To me, the story and the storytelling felt modern, almost as if it was written for a TV market that did not yet exist. I slipped into the narrative easily and had a good time.

Although this was a very accessible story, the way in which it was told was quite unique. It was told in the third person but it had the flavour of someone sharing a much-loved and often-told reminiscence from two old friends. It took me a little while to get used to the style but it ended up being one of the things I liked most about the book. I’ll share the opening paragraphs of the book to show you what I mean. If these work for you, then I’m sure you’ll enjoy the rest of the novel.

“Detective Lieutenant Stephen Mayhew has been heard to complain that the murder of the Sticklemann woman was the damnedest case that he ever met up with; that solving the thing was like working a jigsaw puzzle upside down and backward; that it got progressively worse as it dragged along; and that it set him at such insane tasks as pulling hairs out of Miss Rachel’s cat and forcing a timid fat woman to scream. He has said, with embellishments, that he hated the thing from beginning to end.

But Miss Rachel from the wisdom of her seventy years thinks otherwise. Though she admits Mayhew’s pose of truculence, she thinks that it was a camouflage for happiness. She says that Mayhew’s eyes shone and that his step was springy in spite of himself. She has an idea that he ate well during that time, and slept like a top. She is as sure of his grin at finding the pin at the window as she is of putting it there.

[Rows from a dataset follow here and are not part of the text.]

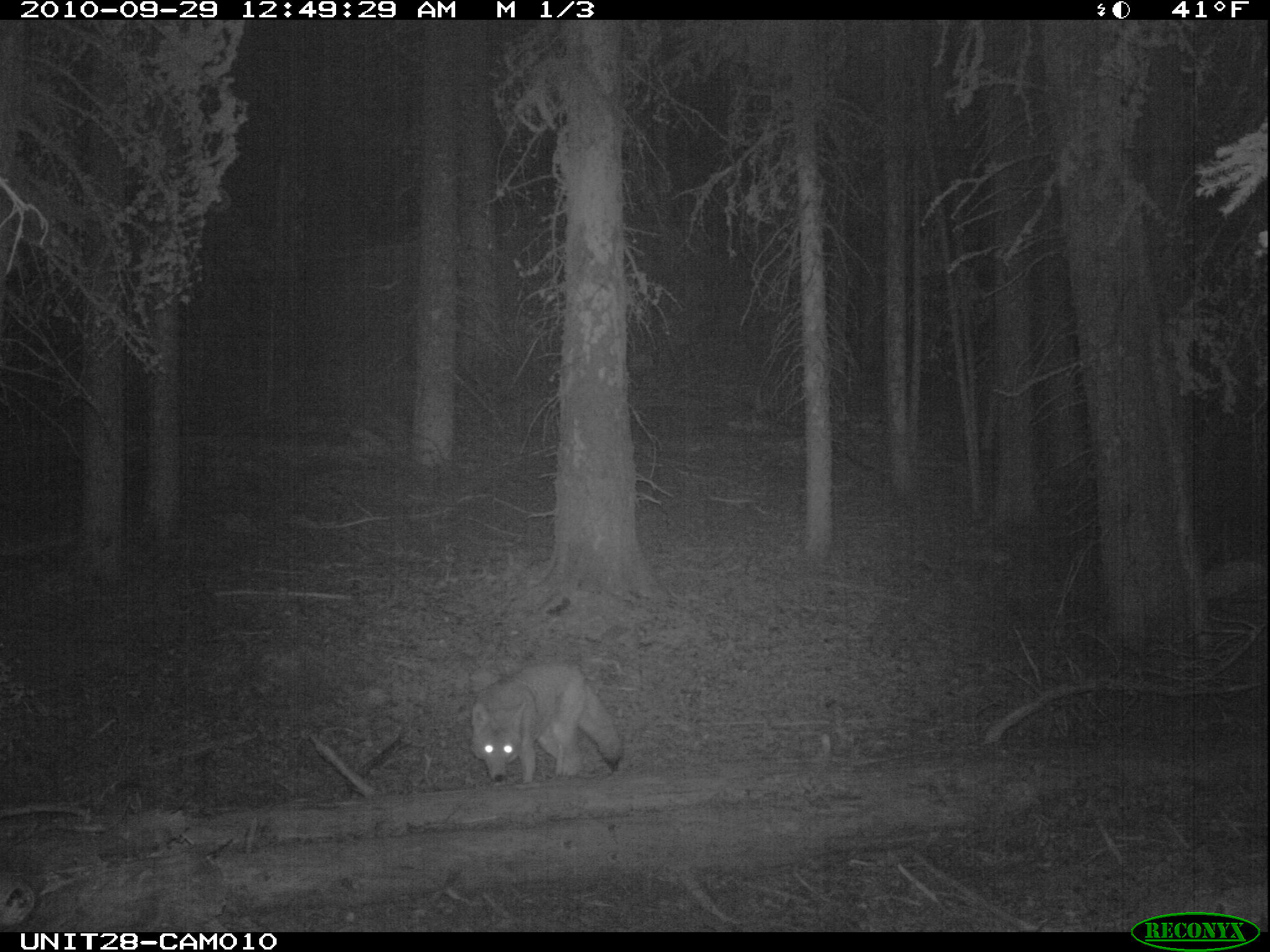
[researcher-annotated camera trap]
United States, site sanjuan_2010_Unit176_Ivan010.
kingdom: Animalia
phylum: Chordata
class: Mammalia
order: Carnivora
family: Canidae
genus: Canis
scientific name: Canis latrans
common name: coyote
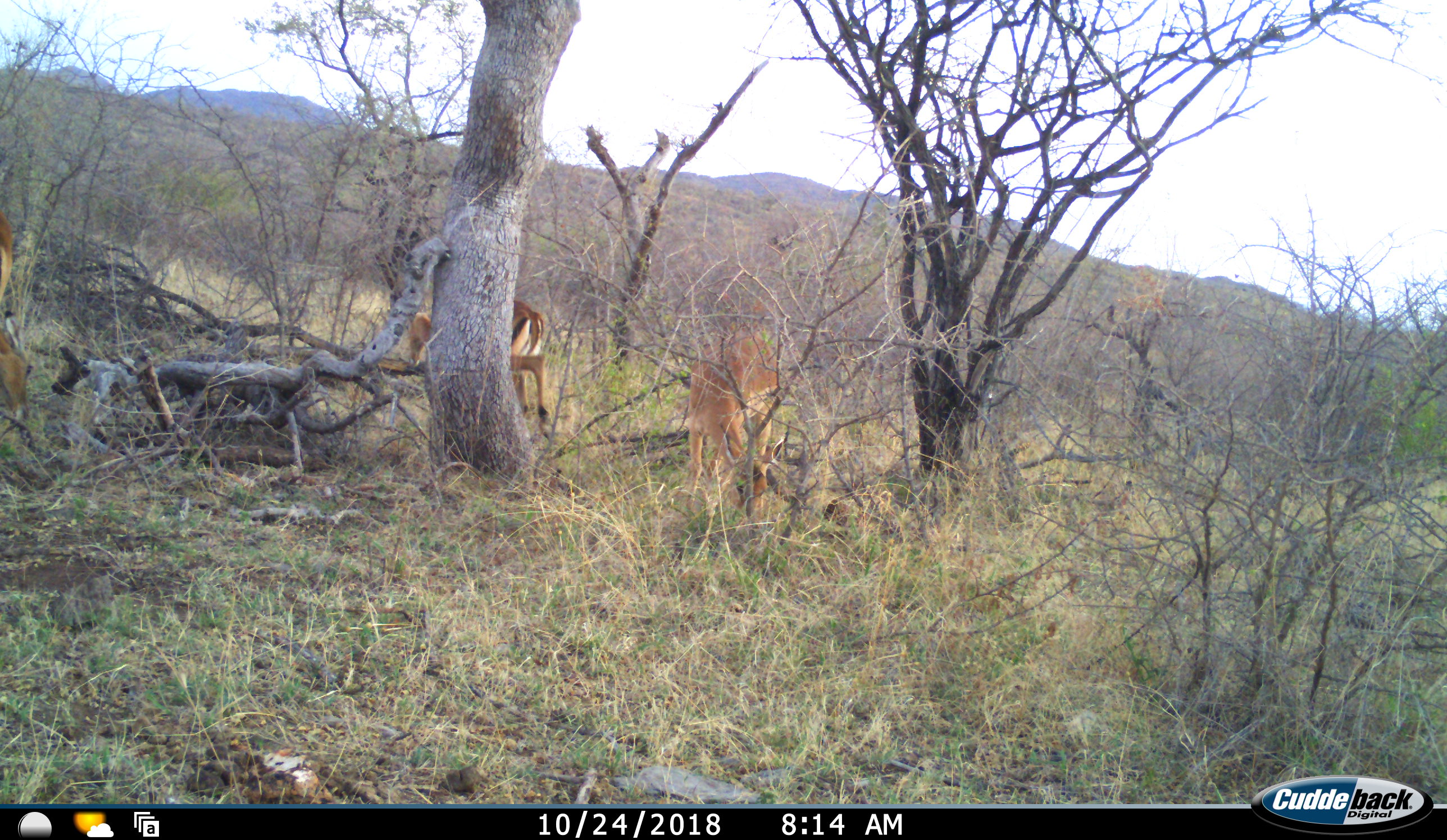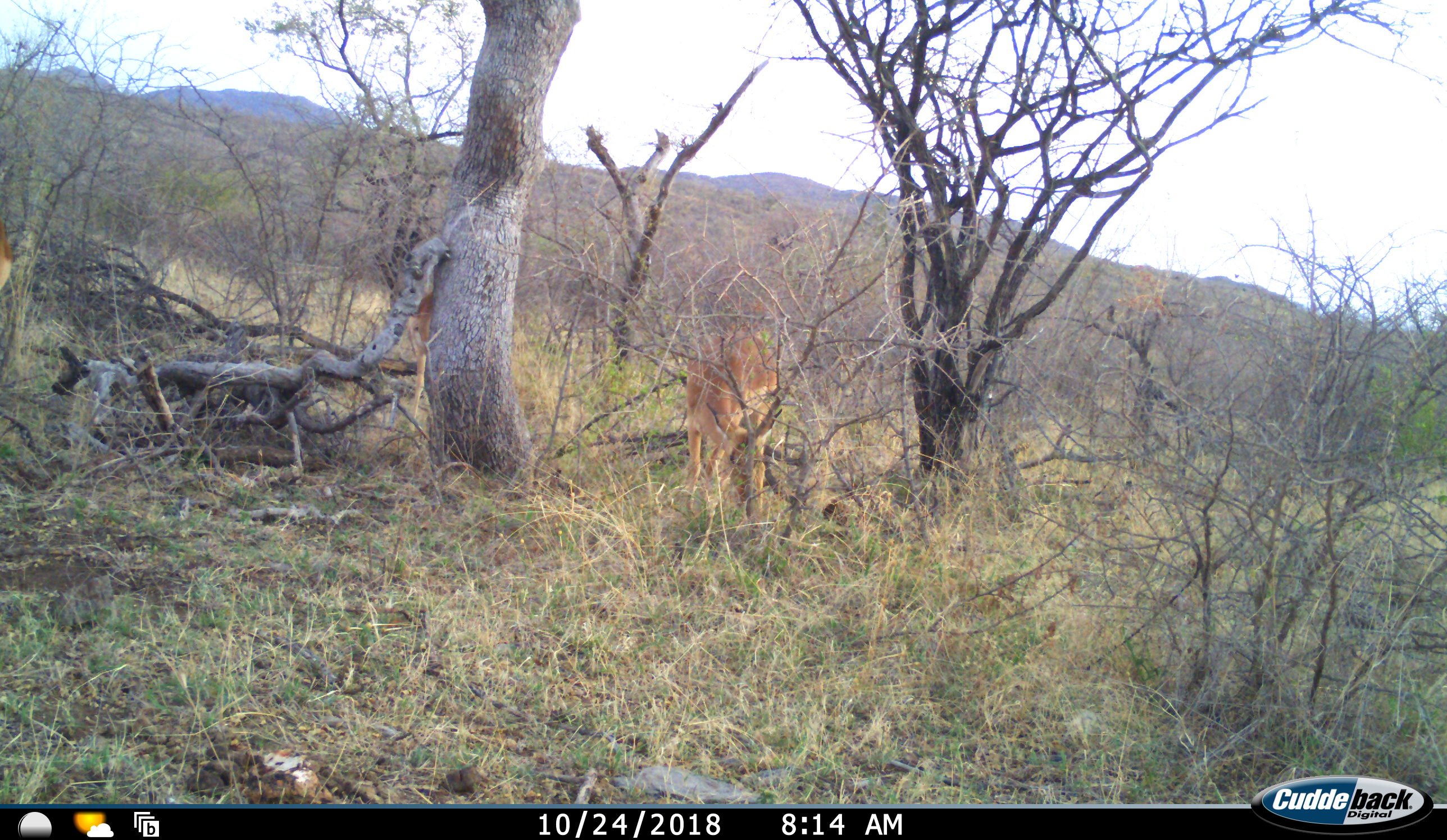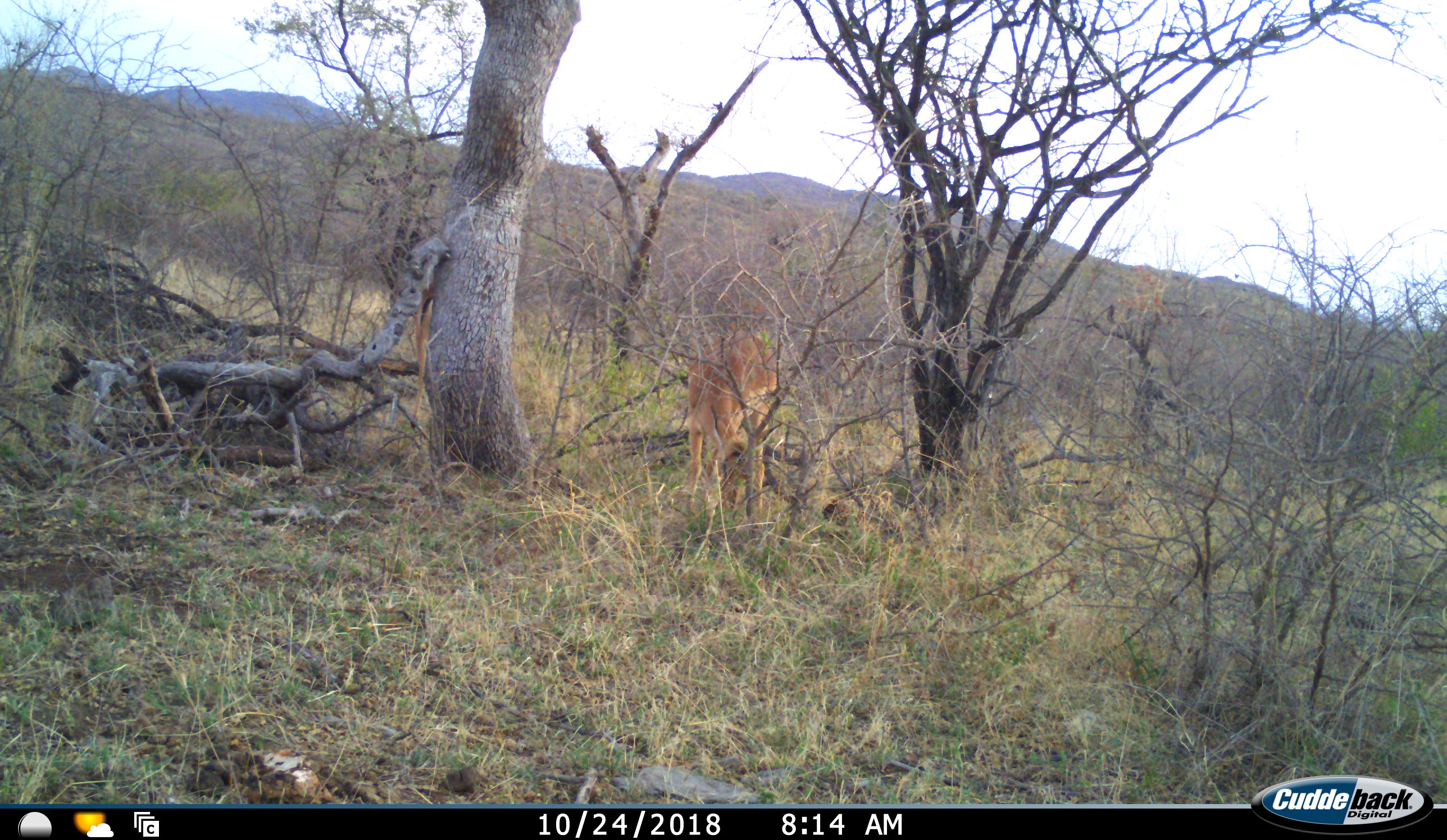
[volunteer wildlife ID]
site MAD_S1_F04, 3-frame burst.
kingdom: Animalia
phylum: Chordata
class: Mammalia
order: Artiodactyla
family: Bovidae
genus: Aepyceros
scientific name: Aepyceros melampus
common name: impala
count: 3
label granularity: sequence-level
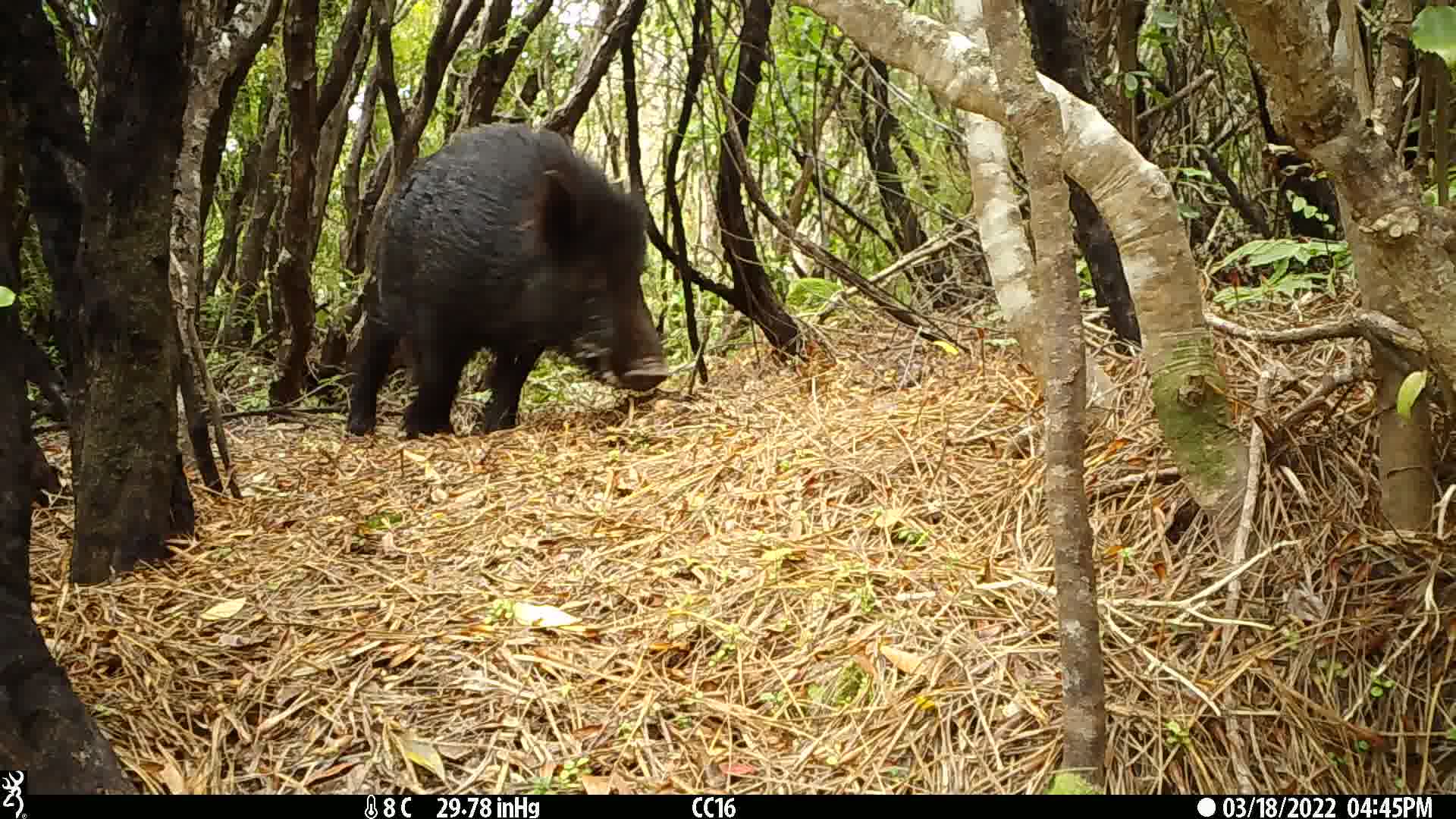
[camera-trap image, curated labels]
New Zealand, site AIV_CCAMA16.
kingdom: Animalia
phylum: Chordata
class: Mammalia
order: Artiodactyla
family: Suidae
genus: Sus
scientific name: Sus scrofa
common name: pig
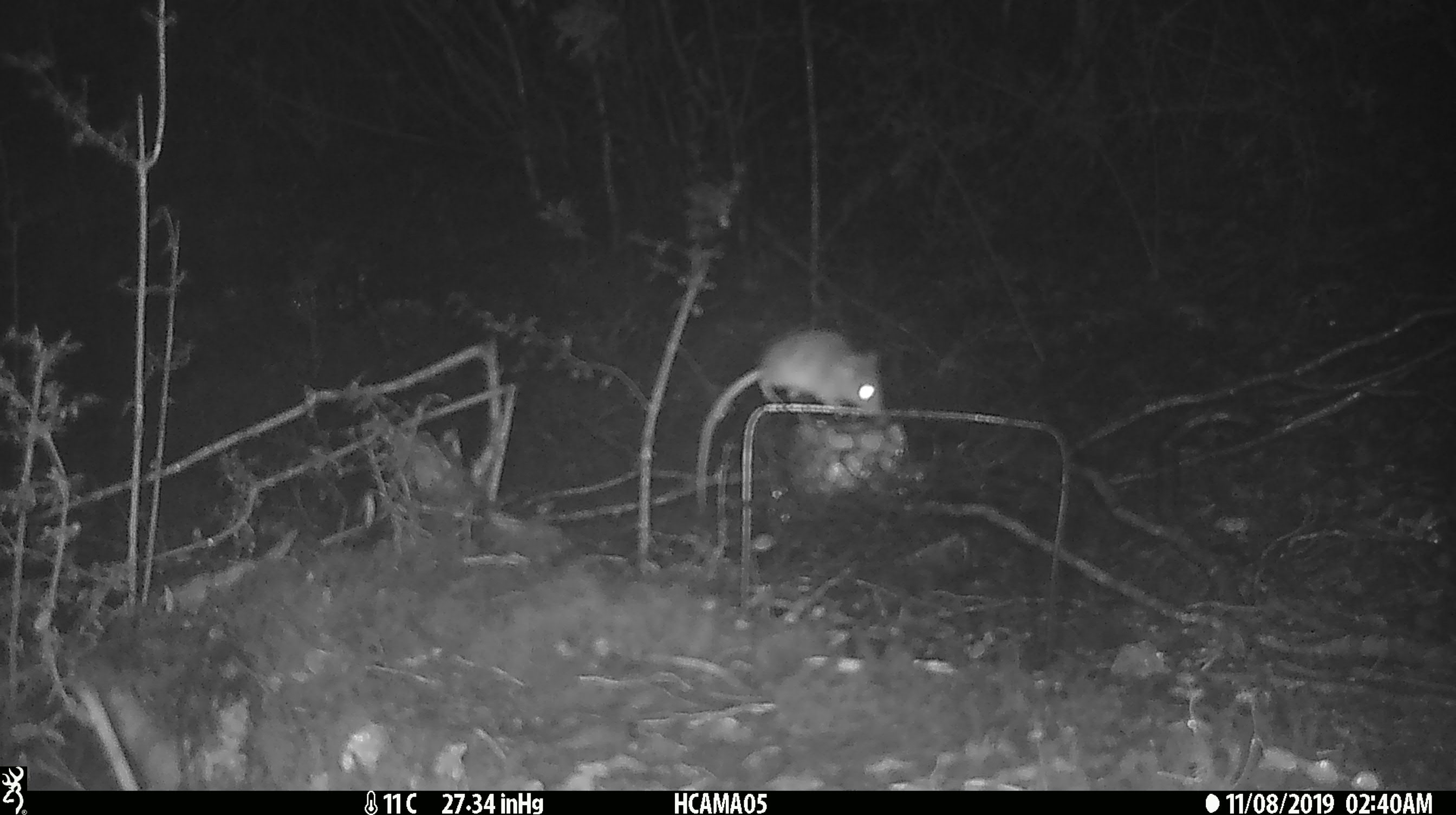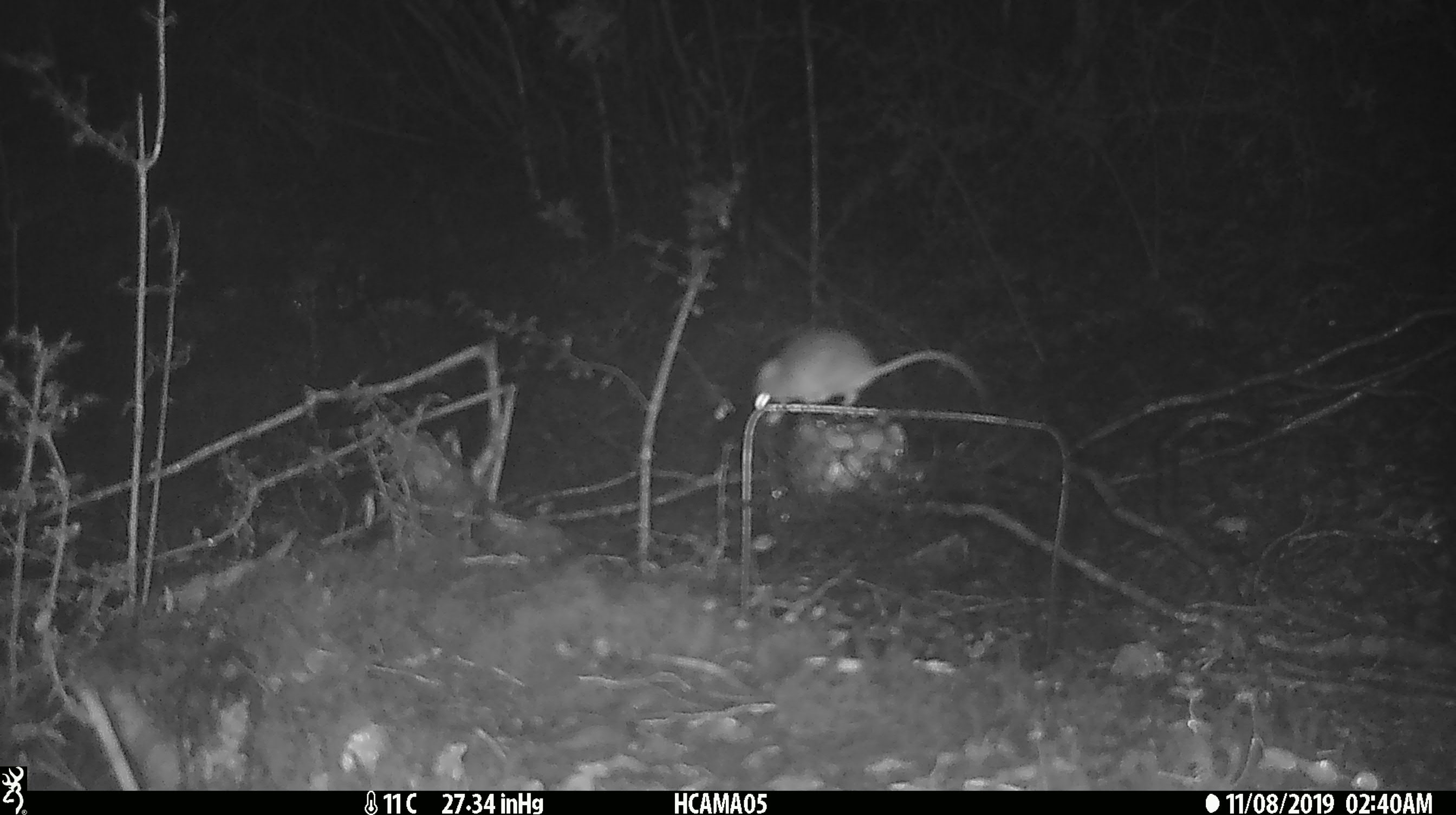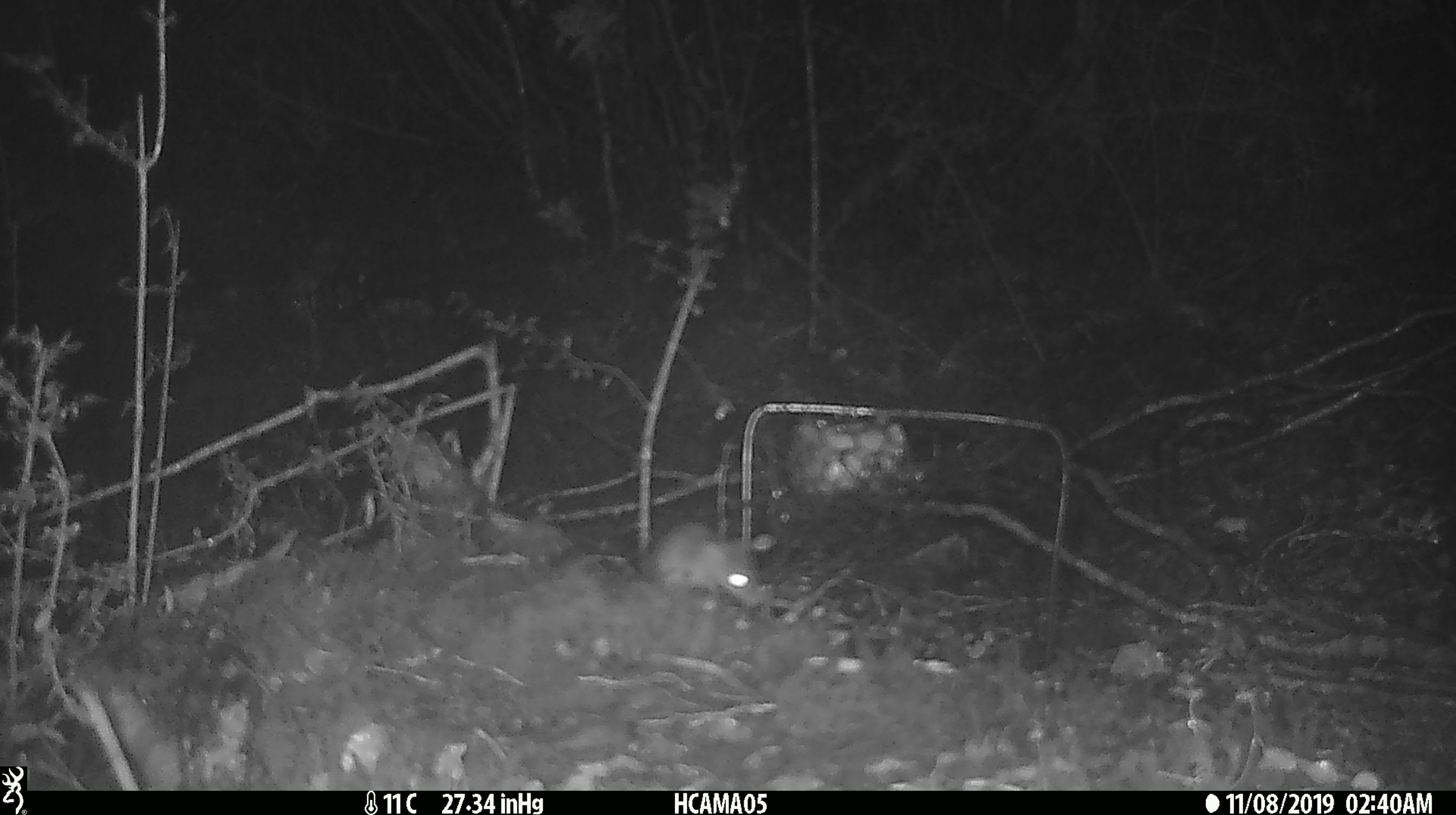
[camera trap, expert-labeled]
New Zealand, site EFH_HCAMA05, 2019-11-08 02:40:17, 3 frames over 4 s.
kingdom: Animalia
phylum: Chordata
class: Mammalia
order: Rodentia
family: Muridae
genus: Mus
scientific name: Mus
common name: mouse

It was a small and ordinary pin but it set awry the first careful intrigue of the murderer. It must have pleased the lieutenant.

As for Rachel herself: there was shock and grief, and a time when the cold fingers of death had almost clutched her. There was the puzzle of the crime, which allured her mathematical mind as would a problem in algebra. At only one time was she really desperately afraid and that was during the night that she spent in the attic listening to the murderer search her room below. The attic was windy and chill, and so black that Miss Rachel felt disembodied in darkness. Until she sneezed. Then she became very much present in the flesh—a breathless thing all ears to hear if the person below had caught the sneeze and were coming up after her. The wind blew on her through the musty attic; the black pressed like a fist into her eyes; and she didn’t dare stir for fear of making a sound.

A minute ticked away. Perhaps two. The whispering rustle below continued as someone went through her belongings. Miss Rachel breathed again.

Then the cat opened her mouth with a small wet sound in the dark and Miss Rachel was struck anew with terror. Was the cat getting ready to yowl—or just to yawn? Miss Rachel waited.

But Lieutenant Mayhew would object that the story shouldn’t begin there—not properly. It should start at the beginning, before even he had barged into the picture.

So the scene fades back and back, until … The Misses Murdock were having breakfast.”


Dolores Hitchens, was an American mystery novelist who wrote prolifically from 1938 until her death in 1973. She also wrote as D. B. Olsen, a version of her first married name, and under the pseudonyms Dolan Birkleyand Noel Burke.

She is the author of forty-four books as Dolores Hitchens, half of which were standalone novels. She’s best known for ‘Fools’ Gold‘ (1958) and ‘The Watcher‘ (1959).